Nenhuma criança pediu para nascer, pelo que pende sobre a parentalidade e a sociedade em geral uma grande responsabilidade na promoção do seu bem-estar. De facto, é preciso ter presente que os pais não são donos dos filhos, apenas tutores provisórios até que eles reúnam condições para se autodeterminarem. Assim, sem pôr, obviamente, em causa o direito parental de educar de acordo com mundividências próprias, é inequívoca a responsabilidade de uma sociedade vigilante zelar pelo superior interesse de todos os menores. A fortiori, cabe, também, às escolas um papel importante: ensinar uma cidadania suportada nos direitos humanos e centrada no respeito pelo outro como o marco axiológico fundamental da paz e da harmonia social. Não é admissível a imposição doutrinária de pensamentos ou ideologias que atropelem a autonomia parental e, mais importante, a dignidade da criança, que goza de estatuto moral absoluto, mesmo não tendo capacidade plena para se autodeterminar.

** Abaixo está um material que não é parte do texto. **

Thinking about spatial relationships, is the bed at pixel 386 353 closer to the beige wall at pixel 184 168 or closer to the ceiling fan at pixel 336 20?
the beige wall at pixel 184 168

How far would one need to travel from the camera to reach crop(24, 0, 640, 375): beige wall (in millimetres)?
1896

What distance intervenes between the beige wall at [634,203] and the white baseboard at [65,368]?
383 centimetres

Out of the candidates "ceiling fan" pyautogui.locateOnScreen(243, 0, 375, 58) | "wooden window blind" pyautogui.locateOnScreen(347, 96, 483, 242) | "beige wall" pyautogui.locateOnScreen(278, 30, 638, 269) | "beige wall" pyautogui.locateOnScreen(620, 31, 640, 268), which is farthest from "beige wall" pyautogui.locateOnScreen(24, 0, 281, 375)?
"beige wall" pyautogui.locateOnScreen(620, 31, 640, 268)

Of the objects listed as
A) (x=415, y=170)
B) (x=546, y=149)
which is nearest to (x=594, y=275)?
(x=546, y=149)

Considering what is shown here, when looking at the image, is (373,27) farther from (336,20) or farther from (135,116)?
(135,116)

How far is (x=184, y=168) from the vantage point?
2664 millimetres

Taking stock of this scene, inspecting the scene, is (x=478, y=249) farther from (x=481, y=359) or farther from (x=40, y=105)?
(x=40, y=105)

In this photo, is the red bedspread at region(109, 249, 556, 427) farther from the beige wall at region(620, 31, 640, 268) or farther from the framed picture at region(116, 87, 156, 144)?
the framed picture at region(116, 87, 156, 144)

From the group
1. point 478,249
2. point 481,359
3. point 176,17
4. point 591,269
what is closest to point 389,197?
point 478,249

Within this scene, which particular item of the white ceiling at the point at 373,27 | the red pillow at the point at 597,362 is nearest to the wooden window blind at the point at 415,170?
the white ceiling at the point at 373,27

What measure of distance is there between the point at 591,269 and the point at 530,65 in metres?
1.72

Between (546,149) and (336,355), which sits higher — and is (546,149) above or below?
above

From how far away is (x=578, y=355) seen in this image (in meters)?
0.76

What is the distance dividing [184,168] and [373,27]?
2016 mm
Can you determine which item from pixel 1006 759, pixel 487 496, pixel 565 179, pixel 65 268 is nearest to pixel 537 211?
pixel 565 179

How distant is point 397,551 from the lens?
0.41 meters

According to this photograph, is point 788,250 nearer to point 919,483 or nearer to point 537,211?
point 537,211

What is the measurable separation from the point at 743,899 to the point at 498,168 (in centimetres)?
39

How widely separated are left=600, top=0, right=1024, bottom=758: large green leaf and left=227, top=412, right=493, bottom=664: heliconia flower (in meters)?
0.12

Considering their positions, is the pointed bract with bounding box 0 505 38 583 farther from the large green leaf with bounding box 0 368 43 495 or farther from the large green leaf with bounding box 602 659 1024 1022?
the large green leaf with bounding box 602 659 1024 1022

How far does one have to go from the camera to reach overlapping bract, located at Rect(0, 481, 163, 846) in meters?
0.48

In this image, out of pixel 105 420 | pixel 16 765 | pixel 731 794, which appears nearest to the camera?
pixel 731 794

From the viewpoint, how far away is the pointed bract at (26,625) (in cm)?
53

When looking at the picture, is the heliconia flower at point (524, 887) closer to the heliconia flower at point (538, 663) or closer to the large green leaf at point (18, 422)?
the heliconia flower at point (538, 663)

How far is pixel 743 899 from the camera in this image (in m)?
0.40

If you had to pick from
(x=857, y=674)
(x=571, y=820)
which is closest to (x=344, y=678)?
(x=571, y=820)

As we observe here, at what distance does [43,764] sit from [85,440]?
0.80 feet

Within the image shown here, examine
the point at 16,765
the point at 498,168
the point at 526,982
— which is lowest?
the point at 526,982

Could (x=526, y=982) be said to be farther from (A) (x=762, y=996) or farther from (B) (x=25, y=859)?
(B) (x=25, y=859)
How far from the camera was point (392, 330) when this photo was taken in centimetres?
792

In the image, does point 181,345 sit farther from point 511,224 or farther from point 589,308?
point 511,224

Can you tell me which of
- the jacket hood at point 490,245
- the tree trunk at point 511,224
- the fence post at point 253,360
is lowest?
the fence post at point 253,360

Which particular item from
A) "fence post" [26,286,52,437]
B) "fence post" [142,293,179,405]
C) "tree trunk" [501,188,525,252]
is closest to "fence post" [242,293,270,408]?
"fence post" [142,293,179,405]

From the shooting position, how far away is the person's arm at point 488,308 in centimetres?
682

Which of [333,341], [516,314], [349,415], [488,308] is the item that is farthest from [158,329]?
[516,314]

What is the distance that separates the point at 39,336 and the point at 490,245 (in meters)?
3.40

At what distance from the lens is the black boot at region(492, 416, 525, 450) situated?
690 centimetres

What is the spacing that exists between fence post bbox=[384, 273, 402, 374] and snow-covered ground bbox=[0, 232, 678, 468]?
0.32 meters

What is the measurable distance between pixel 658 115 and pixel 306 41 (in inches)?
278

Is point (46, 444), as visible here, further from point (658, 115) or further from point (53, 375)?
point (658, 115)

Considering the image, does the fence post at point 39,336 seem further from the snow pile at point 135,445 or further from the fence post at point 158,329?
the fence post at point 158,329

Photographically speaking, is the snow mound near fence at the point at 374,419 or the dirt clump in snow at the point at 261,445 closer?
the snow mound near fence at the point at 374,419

Salvaguardar os direitos das minorias e dos mais frágeis é um dos mais relevantes objetivos e desafios da Democracia.
Por último, é da maior importância sublinhar que as dissensões são absolutamente legítimas, normais e muitas, até, arrisco dizê-lo, saudáveis. Para as resolver existem, num estado de direito democrático, mecanismos procedimentais e institucionais próprios. Assim, os conflitos ou impasses que surgem frequentemente nos mais diversos contextos da nossa vida quotidiana devem ser encarados com naturalidade e grande maturidade psicoafectiva e cívica, evitando deteriorações desnecessárias de relações familiares, laborais ou institucionais.
Só entendendo que o esteio fundamental de uma sociedade evoluída e pacífica é o respeito inalienável pela diversidade, que o ser humano é imperfeito e que a nossa liberdade termina onde começa a do outro, poderemos construir um mundo cada vez melhor.